Meskipun kedua kelompok etnis ini sangat mirip, bahkan berbagi bahasa dan budaya yang sama selama berabad-abad, undang-undang mengharuskan adanya pendaftaran berdasarkan etnis. Pemerintah dan tentara Rwanda mulai mengumpulkan Interahamwe (yang artinya "mereka yang menyerang bersama-sama") dan bersiap untuk menyingkirkan para Tutsi dengan mempersenjatai penduduk Hutu.
Dilansir di History, pada Januari 1994, pasukan PBB di Rwanda memperingatkan bahwa pembantaian besar sudah semakin dekat. Pada 6 April 1994, Presiden Habyarimana terbunuh ketika pesawatnya ditembak jatuh.

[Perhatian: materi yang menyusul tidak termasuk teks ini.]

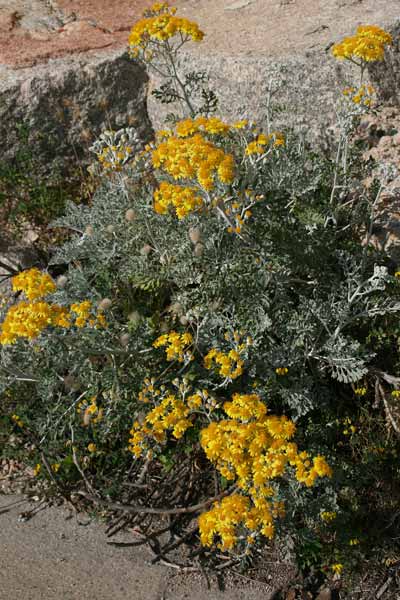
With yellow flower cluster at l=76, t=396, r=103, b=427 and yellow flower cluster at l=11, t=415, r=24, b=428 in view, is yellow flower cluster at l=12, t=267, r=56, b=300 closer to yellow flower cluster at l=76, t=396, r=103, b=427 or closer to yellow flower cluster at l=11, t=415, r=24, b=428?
yellow flower cluster at l=76, t=396, r=103, b=427

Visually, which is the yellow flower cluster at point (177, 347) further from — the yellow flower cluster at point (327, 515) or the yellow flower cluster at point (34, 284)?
the yellow flower cluster at point (327, 515)

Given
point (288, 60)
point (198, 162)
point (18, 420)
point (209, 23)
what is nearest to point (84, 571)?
point (18, 420)

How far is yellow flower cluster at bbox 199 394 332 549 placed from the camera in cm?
238

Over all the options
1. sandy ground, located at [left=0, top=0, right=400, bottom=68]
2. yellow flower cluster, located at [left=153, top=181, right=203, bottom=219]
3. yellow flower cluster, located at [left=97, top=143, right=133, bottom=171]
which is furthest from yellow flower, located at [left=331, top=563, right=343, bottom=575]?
sandy ground, located at [left=0, top=0, right=400, bottom=68]

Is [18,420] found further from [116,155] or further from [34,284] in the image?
[116,155]

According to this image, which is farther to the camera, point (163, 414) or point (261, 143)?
point (261, 143)

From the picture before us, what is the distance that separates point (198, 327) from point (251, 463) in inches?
30.5

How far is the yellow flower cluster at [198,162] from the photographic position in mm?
2795

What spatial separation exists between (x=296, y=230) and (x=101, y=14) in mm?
3062

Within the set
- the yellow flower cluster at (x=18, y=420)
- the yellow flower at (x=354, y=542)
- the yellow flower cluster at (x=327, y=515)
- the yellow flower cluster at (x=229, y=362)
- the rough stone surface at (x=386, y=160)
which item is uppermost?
the rough stone surface at (x=386, y=160)

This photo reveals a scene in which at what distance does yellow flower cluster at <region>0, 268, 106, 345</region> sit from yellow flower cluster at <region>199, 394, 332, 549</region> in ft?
2.60

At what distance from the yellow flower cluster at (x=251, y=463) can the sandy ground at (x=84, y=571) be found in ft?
1.87

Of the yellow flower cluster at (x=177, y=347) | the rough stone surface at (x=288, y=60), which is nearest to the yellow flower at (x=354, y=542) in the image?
the yellow flower cluster at (x=177, y=347)

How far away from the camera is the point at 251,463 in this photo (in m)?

Tidak diketahui apakah serangan itu dilakukan oleh Rwandan Patriotic Front (RPF), organisasi militer Tutsi yang ditempatkan di luar negeri pada saat itu, atau oleh ekstremis Hutu yang mencoba menghasut pembunuhan massal.

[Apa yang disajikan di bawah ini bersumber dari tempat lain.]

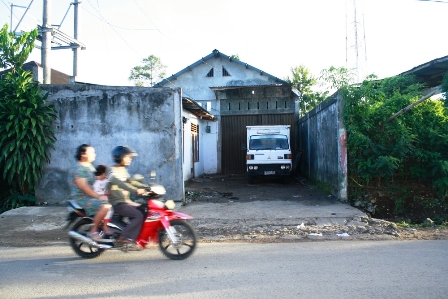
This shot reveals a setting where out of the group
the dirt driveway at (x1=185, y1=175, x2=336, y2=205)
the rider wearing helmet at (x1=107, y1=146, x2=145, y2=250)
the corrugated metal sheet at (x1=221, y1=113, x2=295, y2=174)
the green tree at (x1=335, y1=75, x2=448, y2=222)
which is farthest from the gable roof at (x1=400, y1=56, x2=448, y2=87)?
the corrugated metal sheet at (x1=221, y1=113, x2=295, y2=174)

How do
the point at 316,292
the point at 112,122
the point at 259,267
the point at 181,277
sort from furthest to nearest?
the point at 112,122 → the point at 259,267 → the point at 181,277 → the point at 316,292

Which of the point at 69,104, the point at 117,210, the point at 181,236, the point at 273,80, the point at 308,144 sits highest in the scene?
the point at 273,80

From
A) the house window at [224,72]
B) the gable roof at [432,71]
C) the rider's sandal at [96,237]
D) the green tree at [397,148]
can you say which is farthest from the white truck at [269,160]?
the rider's sandal at [96,237]

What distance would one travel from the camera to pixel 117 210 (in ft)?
18.5

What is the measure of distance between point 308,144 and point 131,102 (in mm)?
8746

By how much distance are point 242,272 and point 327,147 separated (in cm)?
814

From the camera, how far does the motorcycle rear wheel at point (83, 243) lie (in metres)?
5.81

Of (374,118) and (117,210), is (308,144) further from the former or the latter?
(117,210)

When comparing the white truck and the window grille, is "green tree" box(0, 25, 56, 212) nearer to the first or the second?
the white truck

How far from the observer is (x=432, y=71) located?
11.1 m

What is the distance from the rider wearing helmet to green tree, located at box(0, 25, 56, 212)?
5.66m

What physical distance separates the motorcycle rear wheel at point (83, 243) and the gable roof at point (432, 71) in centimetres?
933

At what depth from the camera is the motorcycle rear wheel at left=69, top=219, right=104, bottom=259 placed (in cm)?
581

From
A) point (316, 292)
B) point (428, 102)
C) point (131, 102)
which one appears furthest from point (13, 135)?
point (428, 102)
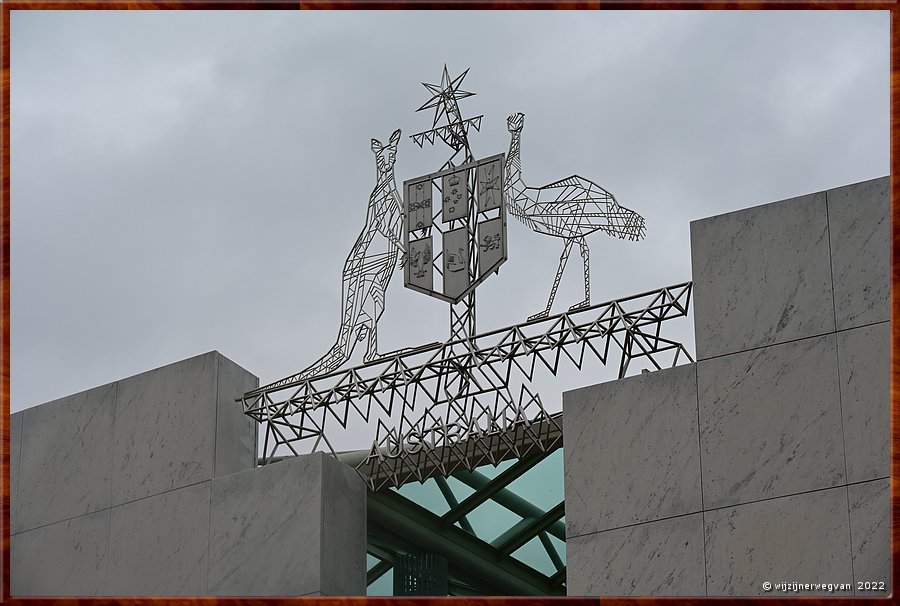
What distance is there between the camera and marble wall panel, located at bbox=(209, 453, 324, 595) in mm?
17625

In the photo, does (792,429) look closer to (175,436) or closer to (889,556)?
(889,556)

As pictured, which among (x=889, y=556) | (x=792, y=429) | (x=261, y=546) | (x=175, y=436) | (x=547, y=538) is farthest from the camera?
(x=547, y=538)

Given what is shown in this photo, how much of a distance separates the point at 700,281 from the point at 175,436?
6328mm

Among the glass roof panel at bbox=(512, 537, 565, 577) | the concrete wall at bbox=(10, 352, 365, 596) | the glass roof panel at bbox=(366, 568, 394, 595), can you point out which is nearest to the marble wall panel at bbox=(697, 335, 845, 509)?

Setelah itu, ekstremis Hutu di militer, yang dipimpin oleh Kolonel Theoneste Bagosora, segera beraksi dengan membunuh suku Tutsi dan Hutu moderat dalam beberapa jam setelah kecelakaan Habyarimana. Pasukan penjaga perdamaian Belgia tewas pada hari berikutnya, dan insiden ini menjadi alasan penarikan pasukan AS dari Rwanda.
Segera setelah itu, stasiun radio di Rwanda menyiarkan permohonan kepada mayoritas penduduk Hutu untuk membunuh semua penduduk Tutsi di negara tersebut. Tentara dan polisi nasional melakukan pembantaian dan mengancam warga Hutu lain yang enggan ikut serta.
Ribuan orang yang tidak bersalah dijatuhi hukuman mati dengan parang oleh etnis tetangga mereka. Terlepas dari kejahatan yang mengerikan ini, komunitas internasional, termasuk AS, ragu-ragu untuk mengambil tindakan apa pun.
Mereka salah menganggap genosida ini sebagai kekacauan di tengah perang antar-suku. Presiden AS Bill Clinton kemudian mengakui kegagalan Amerika untuk menghentikan genosida itu dan menyatakan penyesalan terbesar dari pemerintahannya.
Kekacauan ini kemudian diserahkan kepada RPF yang dipimpin oleh Paul Kagame, untuk memulai kampanye militer yang pada akhirnya berhasil mengendalikan Rwanda. Pada musim panas, RPF berhasil mengalahkan pasukan Hutu dan mengusir mereka keluar dari negara dan masuk ke beberapa negara tetangga. Namun, pada saat itu, diperkirakan 75 persen penduduk Tutsi yang tinggal di Rwanda telah dibunuh.